Список авторитетов, подвергнутых Набоковым остракизму, велик и известен. Зато и редкие похвалы Набокова – на вес золота, их можно предъявлять.

Саша Соколов вряд ли располагает соразмерной его заслугам библиографией, но отзыв Набокова о «Школе для дураков», состоящий всего-то из трех эпитетов – «обаятельная, трагическая и трогательнейшая книга», перевесит, пожалуй, дюжину панегириков.

Тем удивительней, что человек, походя припечатавший, как троечников, Нобелевских лауреатов – Фолкнера и Пастернака, окрестивший Ван Гога «банальным баловнем изысканной части буржуазного класса», дважды (дважды!) очень высоко оценил успешных советских сатириков и юмористов – Ильфа и Петрова: «Два поразительно одаренных писателя…» – сказано о них в интервью, данном  в 1966-м, а четырьмя годами раньше – от лица Джона Шейда, героя «Бледного огня», еще восторженней: «эти гениальные близнецы». Спору нет, Ильф и Петров отличные писатели, но вряд ли они чувствовали бы себя уютно в одном ряду с Шекспиром, Пушкиным, Толстым – гениями в полном смысле слова, в том числе и по мнению Набокова.

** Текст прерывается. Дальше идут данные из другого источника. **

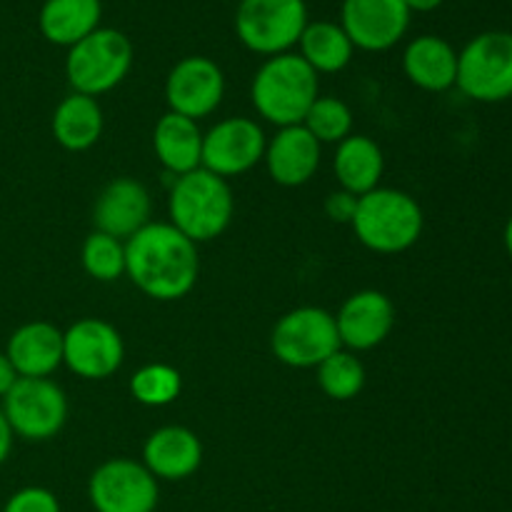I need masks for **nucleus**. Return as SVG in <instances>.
Wrapping results in <instances>:
<instances>
[{
    "label": "nucleus",
    "instance_id": "obj_1",
    "mask_svg": "<svg viewBox=\"0 0 512 512\" xmlns=\"http://www.w3.org/2000/svg\"><path fill=\"white\" fill-rule=\"evenodd\" d=\"M125 273L148 298L180 300L198 283V248L170 223H148L125 243Z\"/></svg>",
    "mask_w": 512,
    "mask_h": 512
},
{
    "label": "nucleus",
    "instance_id": "obj_2",
    "mask_svg": "<svg viewBox=\"0 0 512 512\" xmlns=\"http://www.w3.org/2000/svg\"><path fill=\"white\" fill-rule=\"evenodd\" d=\"M170 225L188 240L208 243L220 238L233 220L235 200L228 180L198 168L175 178L168 198Z\"/></svg>",
    "mask_w": 512,
    "mask_h": 512
},
{
    "label": "nucleus",
    "instance_id": "obj_3",
    "mask_svg": "<svg viewBox=\"0 0 512 512\" xmlns=\"http://www.w3.org/2000/svg\"><path fill=\"white\" fill-rule=\"evenodd\" d=\"M250 98L268 123L280 128L303 125L310 105L318 100V73L300 55H273L255 73Z\"/></svg>",
    "mask_w": 512,
    "mask_h": 512
},
{
    "label": "nucleus",
    "instance_id": "obj_4",
    "mask_svg": "<svg viewBox=\"0 0 512 512\" xmlns=\"http://www.w3.org/2000/svg\"><path fill=\"white\" fill-rule=\"evenodd\" d=\"M350 225L365 248L380 255H395L418 243L425 215L413 195L393 188H375L360 195Z\"/></svg>",
    "mask_w": 512,
    "mask_h": 512
},
{
    "label": "nucleus",
    "instance_id": "obj_5",
    "mask_svg": "<svg viewBox=\"0 0 512 512\" xmlns=\"http://www.w3.org/2000/svg\"><path fill=\"white\" fill-rule=\"evenodd\" d=\"M133 65V43L115 28H98L68 48L65 78L73 93L98 95L108 93L125 80Z\"/></svg>",
    "mask_w": 512,
    "mask_h": 512
},
{
    "label": "nucleus",
    "instance_id": "obj_6",
    "mask_svg": "<svg viewBox=\"0 0 512 512\" xmlns=\"http://www.w3.org/2000/svg\"><path fill=\"white\" fill-rule=\"evenodd\" d=\"M455 85L478 103H503L512 98V33L488 30L458 53Z\"/></svg>",
    "mask_w": 512,
    "mask_h": 512
},
{
    "label": "nucleus",
    "instance_id": "obj_7",
    "mask_svg": "<svg viewBox=\"0 0 512 512\" xmlns=\"http://www.w3.org/2000/svg\"><path fill=\"white\" fill-rule=\"evenodd\" d=\"M308 23L305 0H240L235 10L240 43L268 58L290 53Z\"/></svg>",
    "mask_w": 512,
    "mask_h": 512
},
{
    "label": "nucleus",
    "instance_id": "obj_8",
    "mask_svg": "<svg viewBox=\"0 0 512 512\" xmlns=\"http://www.w3.org/2000/svg\"><path fill=\"white\" fill-rule=\"evenodd\" d=\"M270 348L283 365L305 370L318 368L343 345H340L338 328H335V315L323 308L305 305V308L290 310L275 323Z\"/></svg>",
    "mask_w": 512,
    "mask_h": 512
},
{
    "label": "nucleus",
    "instance_id": "obj_9",
    "mask_svg": "<svg viewBox=\"0 0 512 512\" xmlns=\"http://www.w3.org/2000/svg\"><path fill=\"white\" fill-rule=\"evenodd\" d=\"M0 408L13 435L33 443L55 438L68 420V398L48 378H18Z\"/></svg>",
    "mask_w": 512,
    "mask_h": 512
},
{
    "label": "nucleus",
    "instance_id": "obj_10",
    "mask_svg": "<svg viewBox=\"0 0 512 512\" xmlns=\"http://www.w3.org/2000/svg\"><path fill=\"white\" fill-rule=\"evenodd\" d=\"M88 498L95 512H155L160 490L143 463L115 458L90 475Z\"/></svg>",
    "mask_w": 512,
    "mask_h": 512
},
{
    "label": "nucleus",
    "instance_id": "obj_11",
    "mask_svg": "<svg viewBox=\"0 0 512 512\" xmlns=\"http://www.w3.org/2000/svg\"><path fill=\"white\" fill-rule=\"evenodd\" d=\"M125 343L118 330L98 318H83L63 333V363L83 380H105L118 373Z\"/></svg>",
    "mask_w": 512,
    "mask_h": 512
},
{
    "label": "nucleus",
    "instance_id": "obj_12",
    "mask_svg": "<svg viewBox=\"0 0 512 512\" xmlns=\"http://www.w3.org/2000/svg\"><path fill=\"white\" fill-rule=\"evenodd\" d=\"M263 128L250 118H228L215 123L203 135V160L200 168L220 175V178H235L248 173L250 168L263 160L265 155Z\"/></svg>",
    "mask_w": 512,
    "mask_h": 512
},
{
    "label": "nucleus",
    "instance_id": "obj_13",
    "mask_svg": "<svg viewBox=\"0 0 512 512\" xmlns=\"http://www.w3.org/2000/svg\"><path fill=\"white\" fill-rule=\"evenodd\" d=\"M225 95V75L215 60L205 55H188L178 60L165 80V100L170 113L190 120L208 118L218 110Z\"/></svg>",
    "mask_w": 512,
    "mask_h": 512
},
{
    "label": "nucleus",
    "instance_id": "obj_14",
    "mask_svg": "<svg viewBox=\"0 0 512 512\" xmlns=\"http://www.w3.org/2000/svg\"><path fill=\"white\" fill-rule=\"evenodd\" d=\"M410 15L405 0H343L340 25L355 48L380 53L403 40Z\"/></svg>",
    "mask_w": 512,
    "mask_h": 512
},
{
    "label": "nucleus",
    "instance_id": "obj_15",
    "mask_svg": "<svg viewBox=\"0 0 512 512\" xmlns=\"http://www.w3.org/2000/svg\"><path fill=\"white\" fill-rule=\"evenodd\" d=\"M340 345L348 350H373L388 340L395 328V305L380 290H360L350 295L335 315Z\"/></svg>",
    "mask_w": 512,
    "mask_h": 512
},
{
    "label": "nucleus",
    "instance_id": "obj_16",
    "mask_svg": "<svg viewBox=\"0 0 512 512\" xmlns=\"http://www.w3.org/2000/svg\"><path fill=\"white\" fill-rule=\"evenodd\" d=\"M150 193L133 178H115L100 190L93 208L95 230L113 238H133L150 223Z\"/></svg>",
    "mask_w": 512,
    "mask_h": 512
},
{
    "label": "nucleus",
    "instance_id": "obj_17",
    "mask_svg": "<svg viewBox=\"0 0 512 512\" xmlns=\"http://www.w3.org/2000/svg\"><path fill=\"white\" fill-rule=\"evenodd\" d=\"M203 463V443L193 430L183 425H165L155 430L143 445V465L155 480H178L198 473Z\"/></svg>",
    "mask_w": 512,
    "mask_h": 512
},
{
    "label": "nucleus",
    "instance_id": "obj_18",
    "mask_svg": "<svg viewBox=\"0 0 512 512\" xmlns=\"http://www.w3.org/2000/svg\"><path fill=\"white\" fill-rule=\"evenodd\" d=\"M263 160L275 183L283 188H300L318 173L320 143L305 130V125H290L280 128V133L265 145Z\"/></svg>",
    "mask_w": 512,
    "mask_h": 512
},
{
    "label": "nucleus",
    "instance_id": "obj_19",
    "mask_svg": "<svg viewBox=\"0 0 512 512\" xmlns=\"http://www.w3.org/2000/svg\"><path fill=\"white\" fill-rule=\"evenodd\" d=\"M5 355L20 378H48L63 365V333L45 320L25 323L10 335Z\"/></svg>",
    "mask_w": 512,
    "mask_h": 512
},
{
    "label": "nucleus",
    "instance_id": "obj_20",
    "mask_svg": "<svg viewBox=\"0 0 512 512\" xmlns=\"http://www.w3.org/2000/svg\"><path fill=\"white\" fill-rule=\"evenodd\" d=\"M403 70L408 80L428 93L453 88L458 78V53L438 35H420L410 40L403 53Z\"/></svg>",
    "mask_w": 512,
    "mask_h": 512
},
{
    "label": "nucleus",
    "instance_id": "obj_21",
    "mask_svg": "<svg viewBox=\"0 0 512 512\" xmlns=\"http://www.w3.org/2000/svg\"><path fill=\"white\" fill-rule=\"evenodd\" d=\"M153 148L165 173L180 178V175L193 173V170L200 168V160H203V133H200L195 120L178 113H165L155 123Z\"/></svg>",
    "mask_w": 512,
    "mask_h": 512
},
{
    "label": "nucleus",
    "instance_id": "obj_22",
    "mask_svg": "<svg viewBox=\"0 0 512 512\" xmlns=\"http://www.w3.org/2000/svg\"><path fill=\"white\" fill-rule=\"evenodd\" d=\"M100 18V0H45L38 15V28L48 43L73 48L100 28Z\"/></svg>",
    "mask_w": 512,
    "mask_h": 512
},
{
    "label": "nucleus",
    "instance_id": "obj_23",
    "mask_svg": "<svg viewBox=\"0 0 512 512\" xmlns=\"http://www.w3.org/2000/svg\"><path fill=\"white\" fill-rule=\"evenodd\" d=\"M335 178L340 190H348L355 198L380 188V178L385 170L383 150L368 135H350L335 150Z\"/></svg>",
    "mask_w": 512,
    "mask_h": 512
},
{
    "label": "nucleus",
    "instance_id": "obj_24",
    "mask_svg": "<svg viewBox=\"0 0 512 512\" xmlns=\"http://www.w3.org/2000/svg\"><path fill=\"white\" fill-rule=\"evenodd\" d=\"M103 108L90 95L70 93L58 103L53 113V135L60 148L83 153L93 148L103 135Z\"/></svg>",
    "mask_w": 512,
    "mask_h": 512
},
{
    "label": "nucleus",
    "instance_id": "obj_25",
    "mask_svg": "<svg viewBox=\"0 0 512 512\" xmlns=\"http://www.w3.org/2000/svg\"><path fill=\"white\" fill-rule=\"evenodd\" d=\"M298 45V55L315 73H340L353 60L355 50L343 25L330 23V20H315L305 25Z\"/></svg>",
    "mask_w": 512,
    "mask_h": 512
},
{
    "label": "nucleus",
    "instance_id": "obj_26",
    "mask_svg": "<svg viewBox=\"0 0 512 512\" xmlns=\"http://www.w3.org/2000/svg\"><path fill=\"white\" fill-rule=\"evenodd\" d=\"M365 378H368L365 365L348 350H338L318 365L320 390L338 403L358 398L365 388Z\"/></svg>",
    "mask_w": 512,
    "mask_h": 512
},
{
    "label": "nucleus",
    "instance_id": "obj_27",
    "mask_svg": "<svg viewBox=\"0 0 512 512\" xmlns=\"http://www.w3.org/2000/svg\"><path fill=\"white\" fill-rule=\"evenodd\" d=\"M180 390H183V378L173 365L165 363L143 365L130 380L133 398L148 408H165L173 400H178Z\"/></svg>",
    "mask_w": 512,
    "mask_h": 512
},
{
    "label": "nucleus",
    "instance_id": "obj_28",
    "mask_svg": "<svg viewBox=\"0 0 512 512\" xmlns=\"http://www.w3.org/2000/svg\"><path fill=\"white\" fill-rule=\"evenodd\" d=\"M305 130L323 143H343L345 138L353 135V113H350L348 103L340 98H320L310 105L308 115L303 120Z\"/></svg>",
    "mask_w": 512,
    "mask_h": 512
},
{
    "label": "nucleus",
    "instance_id": "obj_29",
    "mask_svg": "<svg viewBox=\"0 0 512 512\" xmlns=\"http://www.w3.org/2000/svg\"><path fill=\"white\" fill-rule=\"evenodd\" d=\"M80 260L90 278L100 280V283H113L125 273V245L113 235L95 230L85 238Z\"/></svg>",
    "mask_w": 512,
    "mask_h": 512
},
{
    "label": "nucleus",
    "instance_id": "obj_30",
    "mask_svg": "<svg viewBox=\"0 0 512 512\" xmlns=\"http://www.w3.org/2000/svg\"><path fill=\"white\" fill-rule=\"evenodd\" d=\"M3 512H63L60 510L58 498L55 493H50L48 488H20L18 493H13L5 503Z\"/></svg>",
    "mask_w": 512,
    "mask_h": 512
},
{
    "label": "nucleus",
    "instance_id": "obj_31",
    "mask_svg": "<svg viewBox=\"0 0 512 512\" xmlns=\"http://www.w3.org/2000/svg\"><path fill=\"white\" fill-rule=\"evenodd\" d=\"M325 215H328L333 223H353L355 208H358V198L348 190H338V193H330L325 198Z\"/></svg>",
    "mask_w": 512,
    "mask_h": 512
},
{
    "label": "nucleus",
    "instance_id": "obj_32",
    "mask_svg": "<svg viewBox=\"0 0 512 512\" xmlns=\"http://www.w3.org/2000/svg\"><path fill=\"white\" fill-rule=\"evenodd\" d=\"M20 375L15 373L13 363L8 360V355L0 353V398H5V395L10 393V388H13L15 383H18Z\"/></svg>",
    "mask_w": 512,
    "mask_h": 512
},
{
    "label": "nucleus",
    "instance_id": "obj_33",
    "mask_svg": "<svg viewBox=\"0 0 512 512\" xmlns=\"http://www.w3.org/2000/svg\"><path fill=\"white\" fill-rule=\"evenodd\" d=\"M13 430H10L8 420H5L3 408H0V465L10 458V450H13Z\"/></svg>",
    "mask_w": 512,
    "mask_h": 512
},
{
    "label": "nucleus",
    "instance_id": "obj_34",
    "mask_svg": "<svg viewBox=\"0 0 512 512\" xmlns=\"http://www.w3.org/2000/svg\"><path fill=\"white\" fill-rule=\"evenodd\" d=\"M445 0H405V5L410 8V13H430V10L440 8Z\"/></svg>",
    "mask_w": 512,
    "mask_h": 512
},
{
    "label": "nucleus",
    "instance_id": "obj_35",
    "mask_svg": "<svg viewBox=\"0 0 512 512\" xmlns=\"http://www.w3.org/2000/svg\"><path fill=\"white\" fill-rule=\"evenodd\" d=\"M503 240H505V250H508V255H510V258H512V215H510L508 225H505Z\"/></svg>",
    "mask_w": 512,
    "mask_h": 512
}]
</instances>
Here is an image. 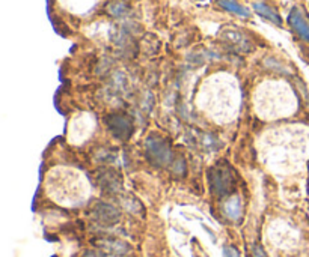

Известно, что Набоков был всегда и решительно настроен против всего советского, в частности литературы: за ее возврат «к простоте, ещё не освящённой вдохновением, и к нравоучительству, ещё не лишённому пафоса». А Ильф и Петров не скрывали и не стеснялись своей довольно искренней приверженности господствующим в СССР мировоззрению и строю. Их сатирические выпады никак не были сознательной идеологической диверсией (в отличие от Булгакова, например), и относительно крамольным звучанием эта веселая дилогия обязана главным образом таланту двух писателей – дару видеть вещи в смешном свете.

Однако идеологическая несовместимость с Ильфом и Петровым – существенное для Набокова обстоятельство – не помешала суровому мэтру превозносить советских соавторов.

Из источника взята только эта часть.